Now here is where my comments about this free test being a good way for AccessData to channel people into their training comes true:

  • If the candidate fails a Test-Out session, they must complete the ACE Prep course to attempt the Test-Out session again.
  • If the candidate fails a second Test-Out session, they must complete the class pre-requisites to challenge the ACE process.
  • So basically, they encourage you to try to get ACE certified, and then if you fail, they channel you back into the training that you used to have to take originally anyway. I am totally OK with this since in my mind, it behooves AccessData to make the cert challenging to get more people to their training. And as I said, their training is very good.

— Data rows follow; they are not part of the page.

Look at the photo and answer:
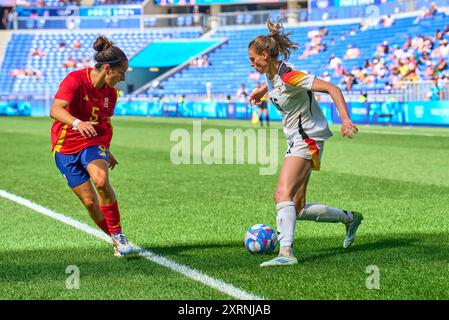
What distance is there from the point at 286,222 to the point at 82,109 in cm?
213

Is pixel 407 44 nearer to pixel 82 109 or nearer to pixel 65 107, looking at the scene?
pixel 82 109

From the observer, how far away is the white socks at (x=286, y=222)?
22.5 feet

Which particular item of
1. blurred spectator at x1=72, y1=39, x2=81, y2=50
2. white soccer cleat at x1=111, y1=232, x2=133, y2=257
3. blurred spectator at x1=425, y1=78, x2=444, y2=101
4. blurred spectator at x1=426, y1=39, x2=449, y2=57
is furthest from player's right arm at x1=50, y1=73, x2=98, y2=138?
blurred spectator at x1=72, y1=39, x2=81, y2=50

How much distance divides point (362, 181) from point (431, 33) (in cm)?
3039

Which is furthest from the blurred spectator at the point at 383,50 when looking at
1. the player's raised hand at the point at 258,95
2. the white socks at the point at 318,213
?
the white socks at the point at 318,213

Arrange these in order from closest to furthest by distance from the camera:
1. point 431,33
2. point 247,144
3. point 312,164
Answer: point 312,164
point 247,144
point 431,33

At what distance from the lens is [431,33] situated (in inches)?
1676

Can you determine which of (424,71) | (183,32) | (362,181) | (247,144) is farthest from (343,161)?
(183,32)

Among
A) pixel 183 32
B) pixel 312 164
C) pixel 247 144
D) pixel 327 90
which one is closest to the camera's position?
pixel 327 90

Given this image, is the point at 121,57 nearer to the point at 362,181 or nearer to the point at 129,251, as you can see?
the point at 129,251

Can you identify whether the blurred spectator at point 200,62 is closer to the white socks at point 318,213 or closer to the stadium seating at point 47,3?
the stadium seating at point 47,3

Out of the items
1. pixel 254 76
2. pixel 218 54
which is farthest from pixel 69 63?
pixel 254 76

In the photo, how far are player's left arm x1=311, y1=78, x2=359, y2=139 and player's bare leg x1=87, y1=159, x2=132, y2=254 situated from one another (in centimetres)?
206

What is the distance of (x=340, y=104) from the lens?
6391 mm
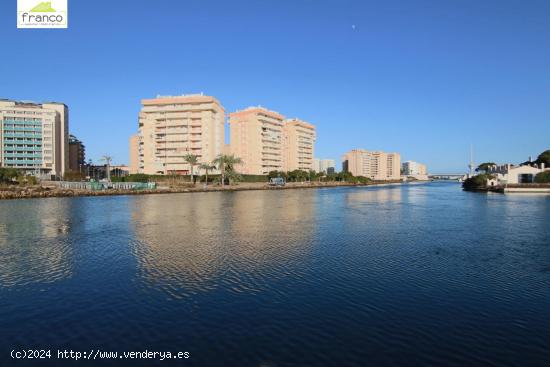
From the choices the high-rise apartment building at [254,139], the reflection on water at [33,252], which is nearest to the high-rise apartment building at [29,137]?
the high-rise apartment building at [254,139]

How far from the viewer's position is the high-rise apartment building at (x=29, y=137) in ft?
454

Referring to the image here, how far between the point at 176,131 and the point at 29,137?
54.9m

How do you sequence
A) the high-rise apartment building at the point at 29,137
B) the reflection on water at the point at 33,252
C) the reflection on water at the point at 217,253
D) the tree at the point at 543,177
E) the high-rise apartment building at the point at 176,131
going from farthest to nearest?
the high-rise apartment building at the point at 176,131 < the high-rise apartment building at the point at 29,137 < the tree at the point at 543,177 < the reflection on water at the point at 33,252 < the reflection on water at the point at 217,253

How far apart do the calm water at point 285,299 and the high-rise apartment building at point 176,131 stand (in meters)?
123

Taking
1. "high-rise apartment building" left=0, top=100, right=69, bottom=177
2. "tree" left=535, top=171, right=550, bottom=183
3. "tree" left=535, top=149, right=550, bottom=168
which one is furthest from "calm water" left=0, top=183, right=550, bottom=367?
"high-rise apartment building" left=0, top=100, right=69, bottom=177

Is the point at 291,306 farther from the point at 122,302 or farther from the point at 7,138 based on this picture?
the point at 7,138

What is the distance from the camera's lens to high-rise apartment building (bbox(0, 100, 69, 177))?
138m

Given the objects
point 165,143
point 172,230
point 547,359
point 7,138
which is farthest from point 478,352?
point 7,138

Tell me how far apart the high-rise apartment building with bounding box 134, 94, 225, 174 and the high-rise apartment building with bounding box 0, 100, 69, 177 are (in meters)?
34.7

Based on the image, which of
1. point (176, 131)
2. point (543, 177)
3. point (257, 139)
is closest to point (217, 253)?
point (543, 177)

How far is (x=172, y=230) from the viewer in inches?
1198

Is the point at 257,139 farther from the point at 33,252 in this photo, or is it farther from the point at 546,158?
the point at 33,252

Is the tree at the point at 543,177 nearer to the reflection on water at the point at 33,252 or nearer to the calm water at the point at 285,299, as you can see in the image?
the calm water at the point at 285,299

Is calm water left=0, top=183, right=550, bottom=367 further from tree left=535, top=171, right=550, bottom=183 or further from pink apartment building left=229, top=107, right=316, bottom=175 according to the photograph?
pink apartment building left=229, top=107, right=316, bottom=175
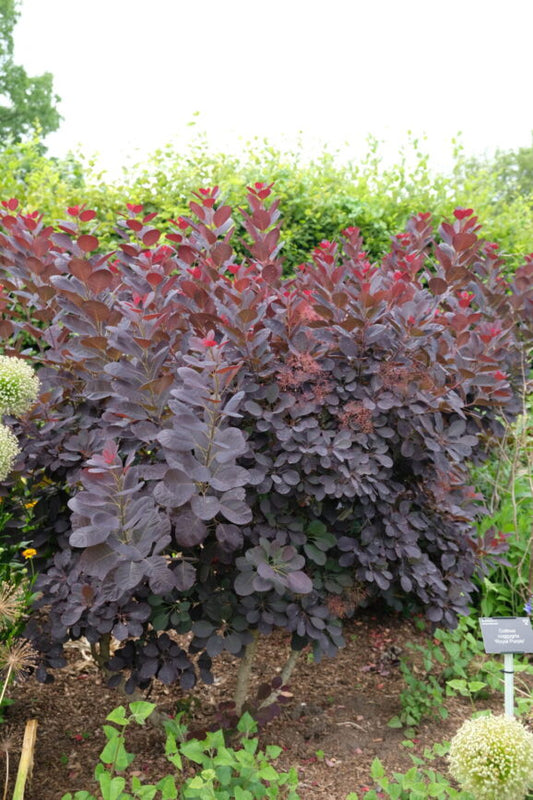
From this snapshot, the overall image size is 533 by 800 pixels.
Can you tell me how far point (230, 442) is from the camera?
6.39ft

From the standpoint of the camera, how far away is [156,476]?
6.78ft

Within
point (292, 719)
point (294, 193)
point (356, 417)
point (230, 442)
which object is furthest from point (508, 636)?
point (294, 193)

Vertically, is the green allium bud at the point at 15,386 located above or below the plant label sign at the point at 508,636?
above

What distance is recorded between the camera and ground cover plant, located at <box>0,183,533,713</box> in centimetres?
199

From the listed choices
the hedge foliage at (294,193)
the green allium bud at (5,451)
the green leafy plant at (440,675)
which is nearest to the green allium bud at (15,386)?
the green allium bud at (5,451)

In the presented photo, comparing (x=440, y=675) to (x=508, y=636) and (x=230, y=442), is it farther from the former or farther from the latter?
(x=230, y=442)

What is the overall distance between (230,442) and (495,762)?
1.14m

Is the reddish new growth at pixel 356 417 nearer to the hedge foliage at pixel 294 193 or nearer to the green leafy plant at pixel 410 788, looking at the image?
the green leafy plant at pixel 410 788

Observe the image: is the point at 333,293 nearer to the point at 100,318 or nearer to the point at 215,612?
the point at 100,318

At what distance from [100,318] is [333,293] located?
77cm

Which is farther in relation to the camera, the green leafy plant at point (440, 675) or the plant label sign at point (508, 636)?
the green leafy plant at point (440, 675)

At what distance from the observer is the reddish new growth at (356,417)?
2.38 metres

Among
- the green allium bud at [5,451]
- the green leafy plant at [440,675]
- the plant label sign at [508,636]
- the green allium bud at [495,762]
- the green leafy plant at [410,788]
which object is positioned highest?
the green allium bud at [5,451]

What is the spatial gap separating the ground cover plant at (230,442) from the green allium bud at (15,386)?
0.15 m
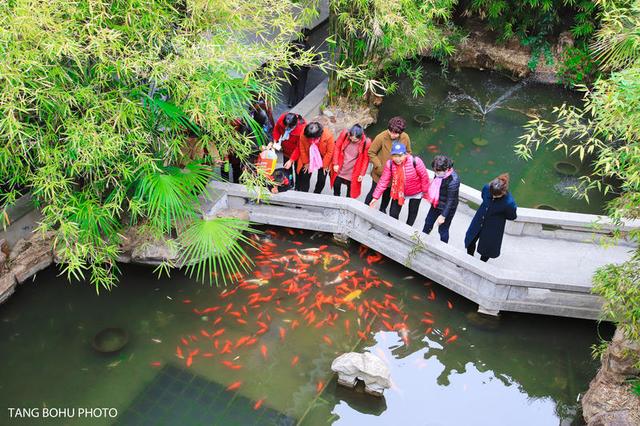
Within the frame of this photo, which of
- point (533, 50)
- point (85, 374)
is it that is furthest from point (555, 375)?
point (533, 50)

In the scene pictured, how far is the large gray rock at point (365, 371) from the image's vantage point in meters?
6.32

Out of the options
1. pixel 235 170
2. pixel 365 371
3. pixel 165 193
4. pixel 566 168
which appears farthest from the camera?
pixel 566 168

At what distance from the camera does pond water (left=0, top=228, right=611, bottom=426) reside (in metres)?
6.44

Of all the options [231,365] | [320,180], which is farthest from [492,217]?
[231,365]

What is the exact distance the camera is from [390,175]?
7.43 metres

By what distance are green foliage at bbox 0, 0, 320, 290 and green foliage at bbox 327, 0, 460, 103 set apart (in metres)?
1.95

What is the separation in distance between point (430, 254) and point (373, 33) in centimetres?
340

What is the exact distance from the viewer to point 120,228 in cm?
754

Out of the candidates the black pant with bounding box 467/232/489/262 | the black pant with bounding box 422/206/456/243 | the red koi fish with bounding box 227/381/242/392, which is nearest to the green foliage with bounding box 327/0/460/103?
the black pant with bounding box 422/206/456/243

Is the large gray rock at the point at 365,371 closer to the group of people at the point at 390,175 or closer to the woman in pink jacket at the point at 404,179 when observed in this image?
the group of people at the point at 390,175

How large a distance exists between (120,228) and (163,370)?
1.85 meters

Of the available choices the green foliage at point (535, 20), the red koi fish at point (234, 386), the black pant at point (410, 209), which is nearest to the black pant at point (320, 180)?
the black pant at point (410, 209)

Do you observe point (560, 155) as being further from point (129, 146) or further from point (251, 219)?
point (129, 146)

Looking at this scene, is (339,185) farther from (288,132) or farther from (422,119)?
(422,119)
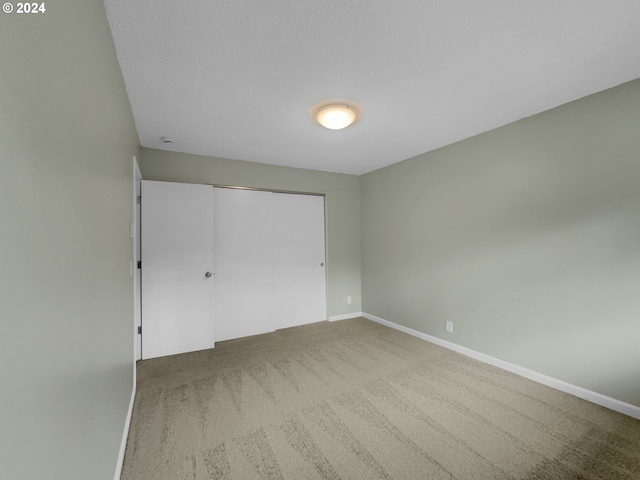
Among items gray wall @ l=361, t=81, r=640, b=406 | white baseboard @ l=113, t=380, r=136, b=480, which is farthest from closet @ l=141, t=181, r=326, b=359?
gray wall @ l=361, t=81, r=640, b=406

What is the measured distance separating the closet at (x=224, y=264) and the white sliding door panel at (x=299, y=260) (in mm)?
15

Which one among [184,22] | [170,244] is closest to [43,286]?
[184,22]

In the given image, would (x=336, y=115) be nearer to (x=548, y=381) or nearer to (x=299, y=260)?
(x=299, y=260)

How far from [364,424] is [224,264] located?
8.29 feet

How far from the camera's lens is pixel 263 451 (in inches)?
64.9

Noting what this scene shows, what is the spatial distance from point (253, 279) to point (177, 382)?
1548 mm

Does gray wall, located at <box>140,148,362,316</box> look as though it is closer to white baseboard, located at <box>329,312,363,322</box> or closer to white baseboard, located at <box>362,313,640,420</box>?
white baseboard, located at <box>329,312,363,322</box>

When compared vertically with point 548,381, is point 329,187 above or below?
above

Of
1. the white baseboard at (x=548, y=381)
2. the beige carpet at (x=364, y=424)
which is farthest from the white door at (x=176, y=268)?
the white baseboard at (x=548, y=381)

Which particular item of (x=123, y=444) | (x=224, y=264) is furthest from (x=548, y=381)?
(x=224, y=264)

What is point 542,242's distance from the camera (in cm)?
237

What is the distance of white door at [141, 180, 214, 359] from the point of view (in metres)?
3.00

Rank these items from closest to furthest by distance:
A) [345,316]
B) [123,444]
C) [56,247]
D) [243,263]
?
[56,247] < [123,444] < [243,263] < [345,316]

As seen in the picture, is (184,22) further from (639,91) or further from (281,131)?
(639,91)
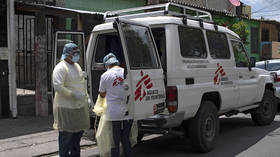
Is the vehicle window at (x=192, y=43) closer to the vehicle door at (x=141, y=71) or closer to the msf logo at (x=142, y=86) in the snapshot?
the vehicle door at (x=141, y=71)

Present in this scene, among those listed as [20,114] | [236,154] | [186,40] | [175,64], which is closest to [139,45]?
[175,64]

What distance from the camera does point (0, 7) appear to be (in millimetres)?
8805

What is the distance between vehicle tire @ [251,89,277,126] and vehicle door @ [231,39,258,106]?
2.23 ft

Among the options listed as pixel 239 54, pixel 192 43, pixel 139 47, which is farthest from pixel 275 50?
pixel 139 47

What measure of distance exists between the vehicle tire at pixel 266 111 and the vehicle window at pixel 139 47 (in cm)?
422

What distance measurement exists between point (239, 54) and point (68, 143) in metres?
4.40

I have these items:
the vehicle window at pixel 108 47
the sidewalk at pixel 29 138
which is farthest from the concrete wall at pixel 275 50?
the vehicle window at pixel 108 47

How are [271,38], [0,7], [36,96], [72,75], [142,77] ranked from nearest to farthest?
[72,75] → [142,77] → [0,7] → [36,96] → [271,38]

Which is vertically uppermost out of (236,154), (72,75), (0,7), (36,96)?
(0,7)

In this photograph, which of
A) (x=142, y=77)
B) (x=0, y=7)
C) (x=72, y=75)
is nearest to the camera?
(x=72, y=75)

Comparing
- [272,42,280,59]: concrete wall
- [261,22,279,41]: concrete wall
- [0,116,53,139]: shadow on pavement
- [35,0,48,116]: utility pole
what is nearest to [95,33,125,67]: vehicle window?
[0,116,53,139]: shadow on pavement

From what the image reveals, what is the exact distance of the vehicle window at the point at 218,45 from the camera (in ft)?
21.8

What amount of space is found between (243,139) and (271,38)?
19.2m

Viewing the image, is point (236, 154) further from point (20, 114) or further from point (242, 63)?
point (20, 114)
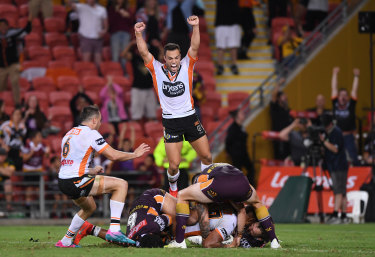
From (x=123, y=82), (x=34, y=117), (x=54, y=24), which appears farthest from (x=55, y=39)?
(x=34, y=117)

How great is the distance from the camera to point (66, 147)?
36.6ft

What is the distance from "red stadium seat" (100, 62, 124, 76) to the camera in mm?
23688

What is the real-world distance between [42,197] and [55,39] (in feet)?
20.7

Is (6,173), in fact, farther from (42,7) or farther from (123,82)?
(42,7)

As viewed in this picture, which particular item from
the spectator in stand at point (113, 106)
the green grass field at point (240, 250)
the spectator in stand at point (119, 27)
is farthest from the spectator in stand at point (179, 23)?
the green grass field at point (240, 250)

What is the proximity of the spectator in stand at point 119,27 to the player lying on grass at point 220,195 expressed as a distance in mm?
12807

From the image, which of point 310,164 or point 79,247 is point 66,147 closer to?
point 79,247

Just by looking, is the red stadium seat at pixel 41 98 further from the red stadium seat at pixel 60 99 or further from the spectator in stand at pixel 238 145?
the spectator in stand at pixel 238 145

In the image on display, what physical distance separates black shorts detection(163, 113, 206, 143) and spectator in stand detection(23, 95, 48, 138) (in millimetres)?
8020

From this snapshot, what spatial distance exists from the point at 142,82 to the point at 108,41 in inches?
126

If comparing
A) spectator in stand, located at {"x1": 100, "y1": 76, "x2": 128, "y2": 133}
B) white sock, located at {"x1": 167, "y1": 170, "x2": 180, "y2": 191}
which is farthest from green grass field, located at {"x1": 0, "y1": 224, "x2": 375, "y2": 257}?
spectator in stand, located at {"x1": 100, "y1": 76, "x2": 128, "y2": 133}

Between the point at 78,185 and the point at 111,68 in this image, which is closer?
the point at 78,185

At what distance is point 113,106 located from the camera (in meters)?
21.7

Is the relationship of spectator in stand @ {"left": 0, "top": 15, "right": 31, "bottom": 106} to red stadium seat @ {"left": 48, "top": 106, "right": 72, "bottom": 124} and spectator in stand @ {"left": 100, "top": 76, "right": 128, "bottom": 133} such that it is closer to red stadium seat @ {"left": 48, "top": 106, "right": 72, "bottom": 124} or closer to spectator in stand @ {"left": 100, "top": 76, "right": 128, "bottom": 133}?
red stadium seat @ {"left": 48, "top": 106, "right": 72, "bottom": 124}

    The other smaller issue is that it looks like the ACE is heavily focused on FTK2. I expect that you could complete the practical component with FTK1 – and probably with the other forensic suites out there – but a whole raft of the knowledge test component questions are about functionality specific to FTK2.

    Personally, I’ve been holding off using FTK2 because of the teething problems, and the resource hog reputation it had acquired in the computer forensic community. I’m hearing however that the latest iterations of FTK2 are much faster. It looks like it’s time to move on up to FTK2 then get the ACE done.

    Accessdata Certified Examiner now free

    Wednesday, May 13th, 2009

    Accessdata has announced (via email only thus far, I haven’t seen an announcement on their site) that the Accessdata Certified Examiner (ACE) will now be free (as in beer). At first I thought this was a scam or a joke until it arrived on both the email account associated with my ownership of FTK and my unassociated FTK forums account email.

    Additionally, it appears they have removed all the pre-requisites for undertaking the cert, including ownership of an FTK product. The ACE Preparation page has been updated to reflect this. This is a major change since previously, you were required to own FTK (which costs over $3k plus the yearly subscription for support/updates) plus have attended 2 of their training sessions – BootCamp and Windows Forensics – which is thousands more in training costs.

    Additionally, they have put up training videos for free download that cover the course material.

    Now this would seem to potentially hurt their revenue stream, however it could increase the user base to off-set this, and their 3-day training courses are still very worthwhile. I attended their Internet Forensics course in 2005, and despite having 5 years experience at that time, I still learned a lot.

    What this may do is somewhat elevate the certification against the competing EnCE from Guidance. One of the big criticisms of tool certs is that because you have already bought their product, and paid for their training, they have a vested interest in you passing. By making the ACE free, AccessData now has a vested interest in people not passing, since that would tend to move them towards undertaking the training courses to get skilled up.

    Computer Crime presentation

    Friday, April 3rd, 2009

    Back in ’06 I did a presentation at my alma mater for Computer Security Day 2006. AusCERT is still hosting the presentation I gave at this link. Some of the numbers are a little out of date, but the same kinds of trends are still happening. It also is the source of a quote from my last post about not sending money to people you don’t know in countries you can’t pick on a map.